Emotion swelled in her chest and filled her eyes. I love you. The words were bittersweet on her tongue. She would not say them. He would not want them any more than he would want her sympathy. Too bad, because after living in a dormant state for so long, she finally felt alive, brimming with life, full of feeling. She needed to give. She needed someone who wanted her love. No more half-life, no more half-love. No more clinging to the wrong things for the wrong reasons.
J.D. looked down at the pale hand twined with his and felt unworthy. He had set out to use her. He had hurt her a dozen times. All in the name of a higher purpose-a clever guise for his own fear. He had accused her of much and given her little, and he was the guilty one. He boasted a code of honor; Mary Lee had lived it. She had risked her life for the truth, for her friend. She had stood up to him and stood up for herself and for justice. She lay in a hospital bed, an escapee from death’s door, and yet she reached out to offer him comfort.
He had never felt so ashamed of himself.
How long had he told himself he didn’t want a woman’s love, that it was a burden and a curse, a pernicious thing that fed on a man’s weakness and left him less than whole? When the truth of it was, he didn’t deserve it. He had spent so long hardening himself against it, he wouldn’t have known how to accept it had she offered. And so he let the moment and the opportunity slip past and told himself it was just as well for both of them.
“Well,” he murmured after a long while. “There’s chores need doing.”
He looked up at Mary Lee, his heart squeezing in his chest. She had fallen asleep, her face turned toward him, tears on her cheeks.
Gently, he tucked her hand beneath the covers, leaned down, and kissed her. Then he walked out of her life.
CHAPTER 33
DARLING, are you certain you’re feeling up to this?” Drew asked for the ninth time. He slid Mari’s guitar case carefully in the back of the Mystic Moose courtesy van and turned to her with one of his concerned-brother looks.

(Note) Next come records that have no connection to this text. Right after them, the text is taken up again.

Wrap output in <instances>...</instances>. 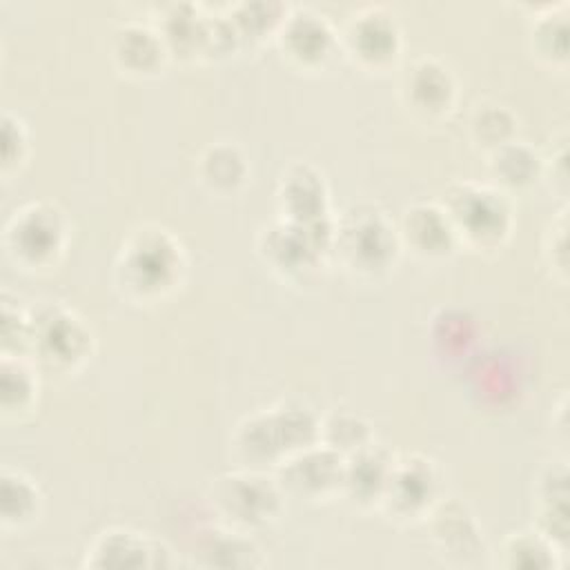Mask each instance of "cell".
<instances>
[{
	"label": "cell",
	"mask_w": 570,
	"mask_h": 570,
	"mask_svg": "<svg viewBox=\"0 0 570 570\" xmlns=\"http://www.w3.org/2000/svg\"><path fill=\"white\" fill-rule=\"evenodd\" d=\"M194 176L212 196L232 198L249 185L252 163L236 140H214L198 151Z\"/></svg>",
	"instance_id": "obj_23"
},
{
	"label": "cell",
	"mask_w": 570,
	"mask_h": 570,
	"mask_svg": "<svg viewBox=\"0 0 570 570\" xmlns=\"http://www.w3.org/2000/svg\"><path fill=\"white\" fill-rule=\"evenodd\" d=\"M42 372L29 356H0V416L4 423H27L40 410Z\"/></svg>",
	"instance_id": "obj_26"
},
{
	"label": "cell",
	"mask_w": 570,
	"mask_h": 570,
	"mask_svg": "<svg viewBox=\"0 0 570 570\" xmlns=\"http://www.w3.org/2000/svg\"><path fill=\"white\" fill-rule=\"evenodd\" d=\"M189 274L180 236L160 223H140L127 232L114 258L116 294L136 307H156L174 298Z\"/></svg>",
	"instance_id": "obj_1"
},
{
	"label": "cell",
	"mask_w": 570,
	"mask_h": 570,
	"mask_svg": "<svg viewBox=\"0 0 570 570\" xmlns=\"http://www.w3.org/2000/svg\"><path fill=\"white\" fill-rule=\"evenodd\" d=\"M334 220L301 225L272 218L256 234V256L285 285H312L330 267Z\"/></svg>",
	"instance_id": "obj_7"
},
{
	"label": "cell",
	"mask_w": 570,
	"mask_h": 570,
	"mask_svg": "<svg viewBox=\"0 0 570 570\" xmlns=\"http://www.w3.org/2000/svg\"><path fill=\"white\" fill-rule=\"evenodd\" d=\"M45 512V494L33 476L18 468H2L0 474V528L22 534L31 530Z\"/></svg>",
	"instance_id": "obj_28"
},
{
	"label": "cell",
	"mask_w": 570,
	"mask_h": 570,
	"mask_svg": "<svg viewBox=\"0 0 570 570\" xmlns=\"http://www.w3.org/2000/svg\"><path fill=\"white\" fill-rule=\"evenodd\" d=\"M109 58L118 76L136 82L160 78L171 62L156 24L138 18H127L114 27Z\"/></svg>",
	"instance_id": "obj_18"
},
{
	"label": "cell",
	"mask_w": 570,
	"mask_h": 570,
	"mask_svg": "<svg viewBox=\"0 0 570 570\" xmlns=\"http://www.w3.org/2000/svg\"><path fill=\"white\" fill-rule=\"evenodd\" d=\"M276 218L301 225H327L334 220L330 185L312 160H292L276 183Z\"/></svg>",
	"instance_id": "obj_17"
},
{
	"label": "cell",
	"mask_w": 570,
	"mask_h": 570,
	"mask_svg": "<svg viewBox=\"0 0 570 570\" xmlns=\"http://www.w3.org/2000/svg\"><path fill=\"white\" fill-rule=\"evenodd\" d=\"M396 220L372 200H358L334 214L330 263L358 285H383L401 263Z\"/></svg>",
	"instance_id": "obj_2"
},
{
	"label": "cell",
	"mask_w": 570,
	"mask_h": 570,
	"mask_svg": "<svg viewBox=\"0 0 570 570\" xmlns=\"http://www.w3.org/2000/svg\"><path fill=\"white\" fill-rule=\"evenodd\" d=\"M376 441V432L370 419L356 410H330L318 416V443L350 456Z\"/></svg>",
	"instance_id": "obj_31"
},
{
	"label": "cell",
	"mask_w": 570,
	"mask_h": 570,
	"mask_svg": "<svg viewBox=\"0 0 570 570\" xmlns=\"http://www.w3.org/2000/svg\"><path fill=\"white\" fill-rule=\"evenodd\" d=\"M343 463L345 456L314 443L285 459L272 474L287 499L321 505L341 499Z\"/></svg>",
	"instance_id": "obj_15"
},
{
	"label": "cell",
	"mask_w": 570,
	"mask_h": 570,
	"mask_svg": "<svg viewBox=\"0 0 570 570\" xmlns=\"http://www.w3.org/2000/svg\"><path fill=\"white\" fill-rule=\"evenodd\" d=\"M341 53L370 76L396 73L405 60V38L396 13L385 4L354 9L338 27Z\"/></svg>",
	"instance_id": "obj_10"
},
{
	"label": "cell",
	"mask_w": 570,
	"mask_h": 570,
	"mask_svg": "<svg viewBox=\"0 0 570 570\" xmlns=\"http://www.w3.org/2000/svg\"><path fill=\"white\" fill-rule=\"evenodd\" d=\"M425 525L439 557L450 566H479L490 554L476 514L459 497L445 494L428 514Z\"/></svg>",
	"instance_id": "obj_16"
},
{
	"label": "cell",
	"mask_w": 570,
	"mask_h": 570,
	"mask_svg": "<svg viewBox=\"0 0 570 570\" xmlns=\"http://www.w3.org/2000/svg\"><path fill=\"white\" fill-rule=\"evenodd\" d=\"M31 338V307L20 305L18 298L2 292V323H0V356H29Z\"/></svg>",
	"instance_id": "obj_34"
},
{
	"label": "cell",
	"mask_w": 570,
	"mask_h": 570,
	"mask_svg": "<svg viewBox=\"0 0 570 570\" xmlns=\"http://www.w3.org/2000/svg\"><path fill=\"white\" fill-rule=\"evenodd\" d=\"M443 497L445 472L436 459L423 452H396L376 512L399 528H410L425 523Z\"/></svg>",
	"instance_id": "obj_11"
},
{
	"label": "cell",
	"mask_w": 570,
	"mask_h": 570,
	"mask_svg": "<svg viewBox=\"0 0 570 570\" xmlns=\"http://www.w3.org/2000/svg\"><path fill=\"white\" fill-rule=\"evenodd\" d=\"M532 528L563 552L570 550V470L566 454L546 461L534 474Z\"/></svg>",
	"instance_id": "obj_20"
},
{
	"label": "cell",
	"mask_w": 570,
	"mask_h": 570,
	"mask_svg": "<svg viewBox=\"0 0 570 570\" xmlns=\"http://www.w3.org/2000/svg\"><path fill=\"white\" fill-rule=\"evenodd\" d=\"M528 9L525 49L546 71L566 73L570 67V2L523 4Z\"/></svg>",
	"instance_id": "obj_21"
},
{
	"label": "cell",
	"mask_w": 570,
	"mask_h": 570,
	"mask_svg": "<svg viewBox=\"0 0 570 570\" xmlns=\"http://www.w3.org/2000/svg\"><path fill=\"white\" fill-rule=\"evenodd\" d=\"M394 456L396 452L379 441L345 456L341 501L358 512H376L387 485Z\"/></svg>",
	"instance_id": "obj_22"
},
{
	"label": "cell",
	"mask_w": 570,
	"mask_h": 570,
	"mask_svg": "<svg viewBox=\"0 0 570 570\" xmlns=\"http://www.w3.org/2000/svg\"><path fill=\"white\" fill-rule=\"evenodd\" d=\"M178 563V554L165 539L131 525L102 528L82 557V568L91 570H156Z\"/></svg>",
	"instance_id": "obj_14"
},
{
	"label": "cell",
	"mask_w": 570,
	"mask_h": 570,
	"mask_svg": "<svg viewBox=\"0 0 570 570\" xmlns=\"http://www.w3.org/2000/svg\"><path fill=\"white\" fill-rule=\"evenodd\" d=\"M274 45L283 62L305 76L330 71L343 56L338 27L314 7H289Z\"/></svg>",
	"instance_id": "obj_13"
},
{
	"label": "cell",
	"mask_w": 570,
	"mask_h": 570,
	"mask_svg": "<svg viewBox=\"0 0 570 570\" xmlns=\"http://www.w3.org/2000/svg\"><path fill=\"white\" fill-rule=\"evenodd\" d=\"M191 554L203 568H263L267 563L252 532L229 528L220 521L198 530Z\"/></svg>",
	"instance_id": "obj_24"
},
{
	"label": "cell",
	"mask_w": 570,
	"mask_h": 570,
	"mask_svg": "<svg viewBox=\"0 0 570 570\" xmlns=\"http://www.w3.org/2000/svg\"><path fill=\"white\" fill-rule=\"evenodd\" d=\"M160 31L171 62H220L240 53L238 38L225 11H209L196 2H171L149 18Z\"/></svg>",
	"instance_id": "obj_8"
},
{
	"label": "cell",
	"mask_w": 570,
	"mask_h": 570,
	"mask_svg": "<svg viewBox=\"0 0 570 570\" xmlns=\"http://www.w3.org/2000/svg\"><path fill=\"white\" fill-rule=\"evenodd\" d=\"M96 356V334L87 318L65 301H42L31 307L29 358L42 376L73 379Z\"/></svg>",
	"instance_id": "obj_6"
},
{
	"label": "cell",
	"mask_w": 570,
	"mask_h": 570,
	"mask_svg": "<svg viewBox=\"0 0 570 570\" xmlns=\"http://www.w3.org/2000/svg\"><path fill=\"white\" fill-rule=\"evenodd\" d=\"M207 503L216 521L254 534L285 514L287 497L272 472L236 465L209 483Z\"/></svg>",
	"instance_id": "obj_9"
},
{
	"label": "cell",
	"mask_w": 570,
	"mask_h": 570,
	"mask_svg": "<svg viewBox=\"0 0 570 570\" xmlns=\"http://www.w3.org/2000/svg\"><path fill=\"white\" fill-rule=\"evenodd\" d=\"M399 240L403 254L423 263H443L454 258L461 247L439 200H416L407 205L399 220Z\"/></svg>",
	"instance_id": "obj_19"
},
{
	"label": "cell",
	"mask_w": 570,
	"mask_h": 570,
	"mask_svg": "<svg viewBox=\"0 0 570 570\" xmlns=\"http://www.w3.org/2000/svg\"><path fill=\"white\" fill-rule=\"evenodd\" d=\"M568 214H570V205L561 203L559 209L552 214V218L548 220L543 236H541V258L543 265L550 274V278L566 287L568 278H570V256H568Z\"/></svg>",
	"instance_id": "obj_32"
},
{
	"label": "cell",
	"mask_w": 570,
	"mask_h": 570,
	"mask_svg": "<svg viewBox=\"0 0 570 570\" xmlns=\"http://www.w3.org/2000/svg\"><path fill=\"white\" fill-rule=\"evenodd\" d=\"M394 76L396 98L416 125L441 127L454 116L461 89L445 60L432 53L405 58Z\"/></svg>",
	"instance_id": "obj_12"
},
{
	"label": "cell",
	"mask_w": 570,
	"mask_h": 570,
	"mask_svg": "<svg viewBox=\"0 0 570 570\" xmlns=\"http://www.w3.org/2000/svg\"><path fill=\"white\" fill-rule=\"evenodd\" d=\"M448 214L461 252L497 258L517 229L514 198L490 180H452L436 198Z\"/></svg>",
	"instance_id": "obj_4"
},
{
	"label": "cell",
	"mask_w": 570,
	"mask_h": 570,
	"mask_svg": "<svg viewBox=\"0 0 570 570\" xmlns=\"http://www.w3.org/2000/svg\"><path fill=\"white\" fill-rule=\"evenodd\" d=\"M292 4L278 0H245L227 4L223 11L229 18L234 33L238 38L240 51L258 49L267 42L276 40L281 24L287 18Z\"/></svg>",
	"instance_id": "obj_30"
},
{
	"label": "cell",
	"mask_w": 570,
	"mask_h": 570,
	"mask_svg": "<svg viewBox=\"0 0 570 570\" xmlns=\"http://www.w3.org/2000/svg\"><path fill=\"white\" fill-rule=\"evenodd\" d=\"M552 432L561 441V445L568 443V394L563 392L552 410Z\"/></svg>",
	"instance_id": "obj_36"
},
{
	"label": "cell",
	"mask_w": 570,
	"mask_h": 570,
	"mask_svg": "<svg viewBox=\"0 0 570 570\" xmlns=\"http://www.w3.org/2000/svg\"><path fill=\"white\" fill-rule=\"evenodd\" d=\"M488 180L508 196H528L543 185L541 149L532 142L517 138L485 156Z\"/></svg>",
	"instance_id": "obj_25"
},
{
	"label": "cell",
	"mask_w": 570,
	"mask_h": 570,
	"mask_svg": "<svg viewBox=\"0 0 570 570\" xmlns=\"http://www.w3.org/2000/svg\"><path fill=\"white\" fill-rule=\"evenodd\" d=\"M318 416L296 401L258 407L234 425L232 456L243 468L274 472L285 459L318 443Z\"/></svg>",
	"instance_id": "obj_3"
},
{
	"label": "cell",
	"mask_w": 570,
	"mask_h": 570,
	"mask_svg": "<svg viewBox=\"0 0 570 570\" xmlns=\"http://www.w3.org/2000/svg\"><path fill=\"white\" fill-rule=\"evenodd\" d=\"M31 134L22 116L11 109L2 111V156H0V176L11 180L18 176L31 158Z\"/></svg>",
	"instance_id": "obj_33"
},
{
	"label": "cell",
	"mask_w": 570,
	"mask_h": 570,
	"mask_svg": "<svg viewBox=\"0 0 570 570\" xmlns=\"http://www.w3.org/2000/svg\"><path fill=\"white\" fill-rule=\"evenodd\" d=\"M566 561L568 552L532 525L508 532L497 548L490 550V566L503 570H561Z\"/></svg>",
	"instance_id": "obj_27"
},
{
	"label": "cell",
	"mask_w": 570,
	"mask_h": 570,
	"mask_svg": "<svg viewBox=\"0 0 570 570\" xmlns=\"http://www.w3.org/2000/svg\"><path fill=\"white\" fill-rule=\"evenodd\" d=\"M73 223L69 214L49 198L22 203L11 212L2 229L4 256L31 276L53 274L71 245Z\"/></svg>",
	"instance_id": "obj_5"
},
{
	"label": "cell",
	"mask_w": 570,
	"mask_h": 570,
	"mask_svg": "<svg viewBox=\"0 0 570 570\" xmlns=\"http://www.w3.org/2000/svg\"><path fill=\"white\" fill-rule=\"evenodd\" d=\"M465 131L472 149L485 158L494 149L519 138L521 120L512 107L492 98H481L468 114Z\"/></svg>",
	"instance_id": "obj_29"
},
{
	"label": "cell",
	"mask_w": 570,
	"mask_h": 570,
	"mask_svg": "<svg viewBox=\"0 0 570 570\" xmlns=\"http://www.w3.org/2000/svg\"><path fill=\"white\" fill-rule=\"evenodd\" d=\"M568 145L570 136L568 129L561 127L557 129L550 138L548 145L541 149L543 158V185L557 196L561 203H568V191H570V167H568Z\"/></svg>",
	"instance_id": "obj_35"
}]
</instances>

In spite of the tension that lingered between them, Kevin joined forces with Drew in this effort, his brown eyes as hopeful as a spaniel’s. “Really, Mari, you can stay as long as you need to. We hate thinking of you way out on that ranch all alone.”
In a symbolic gesture, Mari swung the van door shut and gave them both a wry look. “Then you’ll have to come out and visit me, guys. It’s only nine miles. Besides, I won’t be alone. I’ll have Spike with me.”

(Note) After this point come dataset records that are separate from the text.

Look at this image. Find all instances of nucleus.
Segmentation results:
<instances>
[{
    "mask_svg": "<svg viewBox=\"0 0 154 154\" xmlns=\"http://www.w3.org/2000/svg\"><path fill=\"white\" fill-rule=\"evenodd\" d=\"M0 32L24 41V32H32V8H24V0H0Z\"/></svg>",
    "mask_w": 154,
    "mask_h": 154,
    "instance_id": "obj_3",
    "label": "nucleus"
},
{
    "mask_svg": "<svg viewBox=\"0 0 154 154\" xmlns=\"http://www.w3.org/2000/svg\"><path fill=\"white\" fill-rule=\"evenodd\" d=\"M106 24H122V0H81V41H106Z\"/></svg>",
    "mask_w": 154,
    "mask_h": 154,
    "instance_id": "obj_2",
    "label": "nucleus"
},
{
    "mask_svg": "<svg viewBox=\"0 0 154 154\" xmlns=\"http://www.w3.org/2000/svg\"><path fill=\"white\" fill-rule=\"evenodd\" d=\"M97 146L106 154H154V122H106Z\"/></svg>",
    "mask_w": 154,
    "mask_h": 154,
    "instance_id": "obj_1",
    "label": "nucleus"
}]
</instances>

At the mention of his name, the black and white rat terrier she had adopted from the Eden Valley Veterinary Clinic jumped out from beneath the shade of the van and set up a yowling that made Drew and Kevin cringe. Mari grinned at him and praised him, leaning down to rub his head with her good hand. Her left arm was still immobilized, though she was due to begin physical therapy soon to rehabilitate the damaged muscles.
Two weeks had passed since that terrible day on the mountain. In that time, she had been visited and pampered and fussed over by her new friends and bullied by Doc Larimer. She had spoken at length with the district attorney and the federal prosecutor and Sheriff Quinn, who brought her a plate piled high with his wife’s caramel-fudge brownies as a gesture of apology. She had declined interviews with no less than a dozen newspapers and broadcast news people.